It's Friday - so you know what that means right? I'm fucking rocking a hangover like nobody's business. I'll never learn. Idiot.
Please don't lecture me because I dont' think I'd survive right now.
Annnndddd....brain hemorrhage commensing.......NOW!!!
Last night we went out - what else is new, but I said,
"Guys, just know that I'm only going out for a few drinks and I plan on leaving early."

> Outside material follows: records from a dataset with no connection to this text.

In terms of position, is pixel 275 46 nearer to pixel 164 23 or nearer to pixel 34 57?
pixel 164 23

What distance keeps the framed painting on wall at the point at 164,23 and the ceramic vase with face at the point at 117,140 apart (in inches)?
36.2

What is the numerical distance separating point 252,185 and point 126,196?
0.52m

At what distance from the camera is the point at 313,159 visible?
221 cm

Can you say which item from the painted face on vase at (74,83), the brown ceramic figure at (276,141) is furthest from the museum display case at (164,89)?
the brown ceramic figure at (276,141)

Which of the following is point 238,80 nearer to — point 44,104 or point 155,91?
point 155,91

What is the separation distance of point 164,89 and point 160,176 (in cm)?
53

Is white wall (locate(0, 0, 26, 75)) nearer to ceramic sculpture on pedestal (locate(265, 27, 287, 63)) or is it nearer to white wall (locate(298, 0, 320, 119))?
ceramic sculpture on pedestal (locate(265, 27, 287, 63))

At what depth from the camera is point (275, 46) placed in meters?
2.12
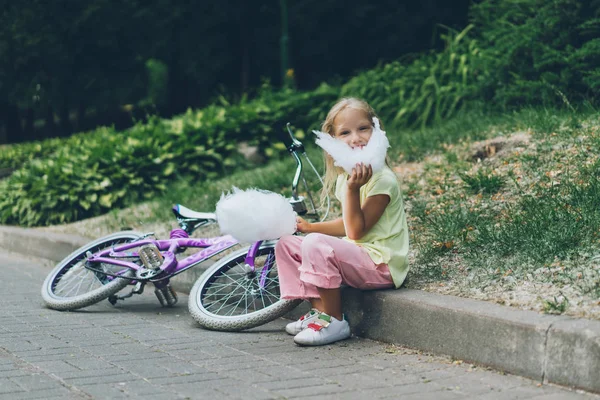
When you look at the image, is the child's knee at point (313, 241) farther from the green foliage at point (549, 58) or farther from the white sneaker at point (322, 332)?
the green foliage at point (549, 58)

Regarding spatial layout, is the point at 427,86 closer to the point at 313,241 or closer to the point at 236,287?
the point at 236,287

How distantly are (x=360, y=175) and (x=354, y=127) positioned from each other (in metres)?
0.38

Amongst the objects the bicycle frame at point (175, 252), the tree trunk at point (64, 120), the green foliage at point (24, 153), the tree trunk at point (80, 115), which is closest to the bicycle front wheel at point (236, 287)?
the bicycle frame at point (175, 252)

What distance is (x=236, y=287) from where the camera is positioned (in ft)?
17.3

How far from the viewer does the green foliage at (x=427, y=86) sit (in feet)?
32.7

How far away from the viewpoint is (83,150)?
1069cm

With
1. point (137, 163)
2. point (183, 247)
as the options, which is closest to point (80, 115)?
point (137, 163)

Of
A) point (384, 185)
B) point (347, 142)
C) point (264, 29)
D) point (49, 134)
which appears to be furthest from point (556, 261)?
point (49, 134)

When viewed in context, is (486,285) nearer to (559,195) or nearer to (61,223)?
(559,195)

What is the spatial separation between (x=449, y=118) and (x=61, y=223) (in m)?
4.53

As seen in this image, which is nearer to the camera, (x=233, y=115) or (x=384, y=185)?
(x=384, y=185)

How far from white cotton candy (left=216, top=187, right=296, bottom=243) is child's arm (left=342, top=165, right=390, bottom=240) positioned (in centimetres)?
37

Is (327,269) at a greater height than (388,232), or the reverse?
(388,232)

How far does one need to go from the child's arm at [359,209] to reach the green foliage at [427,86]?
501cm
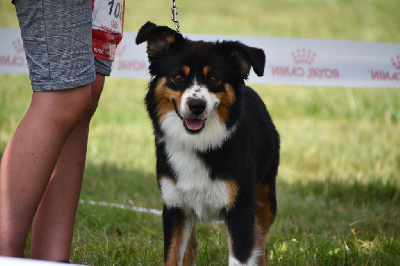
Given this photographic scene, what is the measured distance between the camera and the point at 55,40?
2934 mm

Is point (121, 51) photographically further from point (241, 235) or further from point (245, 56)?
point (241, 235)

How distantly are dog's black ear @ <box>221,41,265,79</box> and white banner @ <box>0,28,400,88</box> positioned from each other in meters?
2.46

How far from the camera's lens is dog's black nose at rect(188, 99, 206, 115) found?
10.7 ft

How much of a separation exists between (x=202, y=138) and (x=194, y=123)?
0.39ft

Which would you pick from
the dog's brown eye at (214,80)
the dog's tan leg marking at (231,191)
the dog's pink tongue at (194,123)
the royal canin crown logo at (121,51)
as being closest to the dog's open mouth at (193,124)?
the dog's pink tongue at (194,123)

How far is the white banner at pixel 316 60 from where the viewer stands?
6156 mm

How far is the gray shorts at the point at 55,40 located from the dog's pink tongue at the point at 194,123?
66 centimetres

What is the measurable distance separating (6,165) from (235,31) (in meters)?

"And I don't really feeling like singing tonight."
I'm such a bad liar.
Three pints of pure alcohol and 4 shots later I was a fucking rock star on a mission to kill myself. But I was smart and started drinking water early so I could get home safely - wow, I used my brain for a change - mark the date. At least I got home around 1 a.m. - not bad for me right? As for the singing, I in fact did not want to sing, but Trixie made me do one song with her - and then people kept bringing me up with them - even the DJ had me sing "Don't Stop Believing" by Journey - damn, I can sure hit those high notes - can't blame him I guess.

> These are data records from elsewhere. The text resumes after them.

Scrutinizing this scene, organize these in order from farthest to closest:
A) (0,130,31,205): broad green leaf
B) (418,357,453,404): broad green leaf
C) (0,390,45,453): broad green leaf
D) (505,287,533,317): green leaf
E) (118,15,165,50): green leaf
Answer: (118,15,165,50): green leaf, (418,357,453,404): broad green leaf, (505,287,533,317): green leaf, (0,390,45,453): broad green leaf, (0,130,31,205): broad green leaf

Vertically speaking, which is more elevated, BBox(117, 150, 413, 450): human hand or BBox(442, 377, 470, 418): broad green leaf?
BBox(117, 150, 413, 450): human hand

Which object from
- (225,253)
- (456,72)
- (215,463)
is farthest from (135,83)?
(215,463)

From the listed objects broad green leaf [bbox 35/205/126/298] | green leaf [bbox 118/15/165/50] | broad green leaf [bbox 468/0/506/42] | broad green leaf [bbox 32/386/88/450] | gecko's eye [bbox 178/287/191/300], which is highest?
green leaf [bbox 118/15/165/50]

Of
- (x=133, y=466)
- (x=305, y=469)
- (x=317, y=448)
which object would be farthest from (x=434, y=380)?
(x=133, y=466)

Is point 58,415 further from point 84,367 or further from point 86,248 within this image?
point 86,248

Did drunk dials occur? But of course, is my name Meredith?? I think I left about 5 - I apologize now to whoever received one. I get carried away, but know that those dials help a great deal....to make me laugh that is.

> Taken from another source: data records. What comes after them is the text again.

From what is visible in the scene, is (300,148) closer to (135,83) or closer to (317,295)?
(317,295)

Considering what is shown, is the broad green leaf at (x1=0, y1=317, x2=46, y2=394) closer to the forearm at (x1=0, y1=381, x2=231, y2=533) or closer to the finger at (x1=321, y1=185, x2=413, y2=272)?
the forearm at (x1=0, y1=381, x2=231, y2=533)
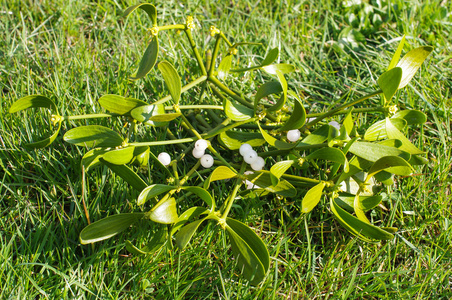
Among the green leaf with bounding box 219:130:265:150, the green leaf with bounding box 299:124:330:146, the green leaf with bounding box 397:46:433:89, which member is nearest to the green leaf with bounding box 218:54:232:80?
the green leaf with bounding box 219:130:265:150

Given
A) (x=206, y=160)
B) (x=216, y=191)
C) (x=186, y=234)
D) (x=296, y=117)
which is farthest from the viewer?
(x=216, y=191)

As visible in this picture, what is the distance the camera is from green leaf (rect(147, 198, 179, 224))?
0.96 metres

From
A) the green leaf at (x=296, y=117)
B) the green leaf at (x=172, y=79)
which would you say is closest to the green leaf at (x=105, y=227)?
the green leaf at (x=172, y=79)

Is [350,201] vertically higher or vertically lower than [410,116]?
lower

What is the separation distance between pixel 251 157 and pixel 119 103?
0.37 meters

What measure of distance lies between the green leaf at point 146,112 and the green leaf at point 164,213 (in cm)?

MySpace update - why do so many guys feel it is necessary to send you pictures of themselves with no shirt on? What is that? Do they think I will reciprocate? And too many men coincidentally have no hair on their chests. What the fuck is that anyway?
AND, the stupid emails continue. Fat, ugly dudes send me some of the worst emails ever. If you dont' have the looks, shouldn't you put in a little more effort??? WTF? I'm not shallow enough that I won't give you props if you are intelligent. But come on now - writing in the form of Ebonics just doesn't cut it. Then again if they knew what effort was, they wouldn't be fat, ugly dudes now would they?
And why would an 18 year old want to chill with me? I'm 10 years older - GOOD GRIEF!!!